SMALL PRINT:COULD BLOCKING a "don't eat me" signal present on the surface of cancer cells help the immune system to better fight a wide variety of tumours? A new lab-based study highlights that possibility. The research looked at a molecule called CD47, which can sit on the surface of healthy blood cells as a "don't eat me" signal to stop them being gobbled up by immune cells called macrophages.
The researchers found that many types of cancer cells also had high levels of “don’t eat me” CD47 on their surfaces. They used antibodies to block these CD47 signals on various cancer cells growing in the lab, and this allowed macrophages to eat the cancer cells.
And when the researchers put a range of human solid tumours into mice and gave CD47-blocking antibodies, they saw some encouraging results.
“These results indicate that CD47-targeted antibodies will not only inhibit primary tumor growth, but may also be effective in preventing tumor metastasis ,” they write in the Proceedings of the National Academy of Sciences.

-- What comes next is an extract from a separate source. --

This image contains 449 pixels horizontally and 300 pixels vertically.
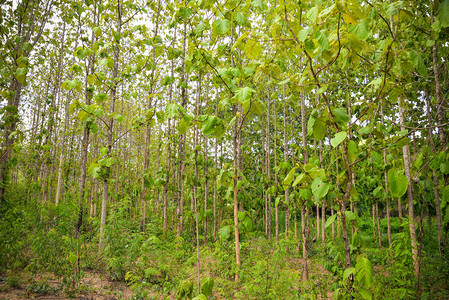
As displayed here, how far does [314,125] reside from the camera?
4.92 feet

“Blocking this ‘don’t-eat-me’ signal inhibits the growth in mice of nearly every human cancer we tested, with minimal toxicity,” said researcher Irving Weissman from Stanford’s Institute of Stem Cell Biology and Regenerative Medicine, on Stanford’s website. “This shows conclusively that this protein, CD47, is a legitimate and promising target for human-cancer therapy.”
While the research has been reported enthusiastically in the press, human trials remain to be done, as the NHS Choices website points out: “. . . the research should be seen as only the first step towards developing a treatment, as we cannot yet tell whether anti-CD47 will be safe or effective in humans”.